Reproduce all of the material below word for word, leaving out the pictures.
##### Task input #####
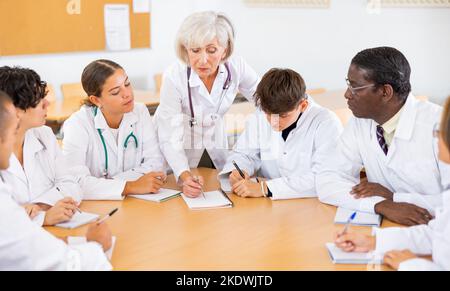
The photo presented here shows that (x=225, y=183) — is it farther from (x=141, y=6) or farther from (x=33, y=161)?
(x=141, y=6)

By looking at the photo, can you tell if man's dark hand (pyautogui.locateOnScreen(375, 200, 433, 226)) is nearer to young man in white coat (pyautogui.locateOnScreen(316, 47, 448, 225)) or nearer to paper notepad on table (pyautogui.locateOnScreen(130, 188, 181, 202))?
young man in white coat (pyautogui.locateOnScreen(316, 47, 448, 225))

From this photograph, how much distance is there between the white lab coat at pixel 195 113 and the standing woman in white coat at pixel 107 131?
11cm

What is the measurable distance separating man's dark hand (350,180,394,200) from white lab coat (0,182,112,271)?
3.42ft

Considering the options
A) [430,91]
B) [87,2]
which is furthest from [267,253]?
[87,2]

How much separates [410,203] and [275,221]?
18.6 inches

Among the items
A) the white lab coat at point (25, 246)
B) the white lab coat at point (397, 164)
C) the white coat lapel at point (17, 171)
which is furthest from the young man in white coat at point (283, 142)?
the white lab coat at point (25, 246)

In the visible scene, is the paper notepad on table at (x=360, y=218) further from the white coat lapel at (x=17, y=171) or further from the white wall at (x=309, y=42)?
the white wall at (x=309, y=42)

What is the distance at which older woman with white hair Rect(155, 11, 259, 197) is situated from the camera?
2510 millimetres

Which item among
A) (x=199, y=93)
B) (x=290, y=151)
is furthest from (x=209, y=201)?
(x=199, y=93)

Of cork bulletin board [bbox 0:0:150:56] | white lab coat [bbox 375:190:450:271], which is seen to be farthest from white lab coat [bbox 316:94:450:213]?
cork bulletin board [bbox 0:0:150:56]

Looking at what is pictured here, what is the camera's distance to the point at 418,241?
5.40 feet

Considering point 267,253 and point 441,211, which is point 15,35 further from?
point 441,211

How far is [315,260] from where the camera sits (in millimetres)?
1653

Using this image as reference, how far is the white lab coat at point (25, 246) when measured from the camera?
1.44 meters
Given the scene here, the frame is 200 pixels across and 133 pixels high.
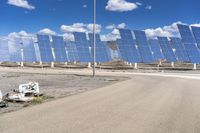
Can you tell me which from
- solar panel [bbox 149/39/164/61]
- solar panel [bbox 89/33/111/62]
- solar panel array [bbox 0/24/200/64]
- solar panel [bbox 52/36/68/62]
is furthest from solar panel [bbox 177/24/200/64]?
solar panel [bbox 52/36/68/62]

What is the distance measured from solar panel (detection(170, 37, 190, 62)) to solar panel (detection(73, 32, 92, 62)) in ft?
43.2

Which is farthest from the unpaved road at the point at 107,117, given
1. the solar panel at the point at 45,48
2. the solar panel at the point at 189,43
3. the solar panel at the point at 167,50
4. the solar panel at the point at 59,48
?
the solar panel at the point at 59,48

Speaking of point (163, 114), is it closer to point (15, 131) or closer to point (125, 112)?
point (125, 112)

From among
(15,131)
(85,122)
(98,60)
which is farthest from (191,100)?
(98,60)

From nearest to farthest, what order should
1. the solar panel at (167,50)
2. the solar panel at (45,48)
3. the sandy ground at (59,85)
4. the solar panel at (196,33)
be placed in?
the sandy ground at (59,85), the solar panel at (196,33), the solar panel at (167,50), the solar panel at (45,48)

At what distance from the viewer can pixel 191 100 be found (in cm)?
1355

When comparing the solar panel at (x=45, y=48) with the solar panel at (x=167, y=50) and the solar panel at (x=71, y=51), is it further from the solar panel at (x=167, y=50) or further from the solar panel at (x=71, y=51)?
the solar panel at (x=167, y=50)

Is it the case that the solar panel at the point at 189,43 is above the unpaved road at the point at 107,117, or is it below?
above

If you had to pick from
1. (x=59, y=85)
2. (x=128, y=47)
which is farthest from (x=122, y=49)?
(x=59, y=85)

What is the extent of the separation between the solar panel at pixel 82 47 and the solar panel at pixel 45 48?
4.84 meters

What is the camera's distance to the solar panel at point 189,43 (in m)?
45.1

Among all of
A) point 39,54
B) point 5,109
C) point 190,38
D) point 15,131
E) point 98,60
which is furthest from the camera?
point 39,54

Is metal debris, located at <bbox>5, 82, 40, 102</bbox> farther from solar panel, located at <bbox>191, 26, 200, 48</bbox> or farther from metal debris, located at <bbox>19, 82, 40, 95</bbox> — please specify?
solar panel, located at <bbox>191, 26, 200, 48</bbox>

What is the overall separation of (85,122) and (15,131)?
#####
-- Task response --
The photo presented here shows that (x=225, y=183) — is it farther from (x=141, y=6) or farther from (x=33, y=161)?
(x=141, y=6)

By looking at the photo, can you tell if man's dark hand (pyautogui.locateOnScreen(375, 200, 433, 226)) is nearer to young man in white coat (pyautogui.locateOnScreen(316, 47, 448, 225)) or nearer to paper notepad on table (pyautogui.locateOnScreen(130, 188, 181, 202))?
young man in white coat (pyautogui.locateOnScreen(316, 47, 448, 225))

From this photograph, how much distance is there between the white lab coat at pixel 195 113 and the standing woman in white coat at pixel 107 131?
11cm

What is the measurable distance separating man's dark hand (350,180,394,200) from white lab coat (0,182,112,271)?
3.42ft

Considering the options
A) [430,91]
B) [87,2]
which is furthest from [267,253]?
[87,2]

How much separates [410,203] and [275,221]?
18.6 inches

Among the items
A) the white lab coat at point (25, 246)
B) the white lab coat at point (397, 164)
C) the white coat lapel at point (17, 171)
which is furthest from the young man in white coat at point (283, 142)?
the white lab coat at point (25, 246)

In the visible scene, is the paper notepad on table at (x=360, y=218) further from the white coat lapel at (x=17, y=171) or further from the white wall at (x=309, y=42)?
the white wall at (x=309, y=42)

What is the distance at which older woman with white hair Rect(155, 11, 259, 197) is situated from the camera?
2510 millimetres

Which item among
A) (x=199, y=93)
B) (x=290, y=151)
is furthest from (x=209, y=201)?
(x=199, y=93)

Of cork bulletin board [bbox 0:0:150:56] | white lab coat [bbox 375:190:450:271], which is seen to be farthest from white lab coat [bbox 316:94:450:213]?
cork bulletin board [bbox 0:0:150:56]

Looking at what is pictured here, what is the camera's distance to the point at 418,241?
5.40 feet

Considering point 267,253 and point 441,211, which is point 15,35 further from?
point 441,211

How far is [315,260] from where the camera sits (in millimetres)?
1653

Using this image as reference, how far is the white lab coat at point (25, 246) when measured from the camera?
1.44 meters
Given the scene here, the frame is 200 pixels across and 133 pixels high.
Can you tell me which from
- solar panel [bbox 149/39/164/61]
- solar panel [bbox 89/33/111/62]
- solar panel array [bbox 0/24/200/64]
- solar panel [bbox 52/36/68/62]
is furthest from solar panel [bbox 177/24/200/64]?
solar panel [bbox 52/36/68/62]

What is the distance measured from solar panel (detection(170, 37, 190, 62)) to solar panel (detection(73, 32, 92, 62)) in ft?
43.2

Which is farthest from the unpaved road at the point at 107,117, given
1. the solar panel at the point at 45,48
2. the solar panel at the point at 189,43
3. the solar panel at the point at 167,50
4. the solar panel at the point at 59,48
?
the solar panel at the point at 59,48

Speaking of point (163, 114), is it closer to point (15, 131) or closer to point (125, 112)?
point (125, 112)

From among
(15,131)
(85,122)
(98,60)
which is farthest from (191,100)?
(98,60)

From nearest to farthest, what order should
1. the solar panel at (167,50)
2. the solar panel at (45,48)
3. the sandy ground at (59,85)
4. the solar panel at (196,33)
be placed in?
the sandy ground at (59,85), the solar panel at (196,33), the solar panel at (167,50), the solar panel at (45,48)

At what distance from the viewer can pixel 191 100 be found (in cm)?
1355

When comparing the solar panel at (x=45, y=48) with the solar panel at (x=167, y=50) and the solar panel at (x=71, y=51), is it further from the solar panel at (x=167, y=50) or further from the solar panel at (x=71, y=51)?
the solar panel at (x=167, y=50)

Is it the case that the solar panel at the point at 189,43 is above the unpaved road at the point at 107,117, or is it below?
above

If you had to pick from
1. (x=59, y=85)
2. (x=128, y=47)
which is farthest from (x=122, y=49)?
(x=59, y=85)

What is the extent of the separation between the solar panel at pixel 82 47 and the solar panel at pixel 45 48?
4.84 meters

What is the camera's distance to the solar panel at point 189,43 (in m)?
45.1

Among all of
A) point 39,54
B) point 5,109
C) point 190,38
D) point 15,131
E) point 98,60
which is furthest from the camera?
point 39,54

Is metal debris, located at <bbox>5, 82, 40, 102</bbox> farther from solar panel, located at <bbox>191, 26, 200, 48</bbox> or farther from metal debris, located at <bbox>19, 82, 40, 95</bbox> — please specify?
solar panel, located at <bbox>191, 26, 200, 48</bbox>

What is the overall separation of (85,122) and (15,131)?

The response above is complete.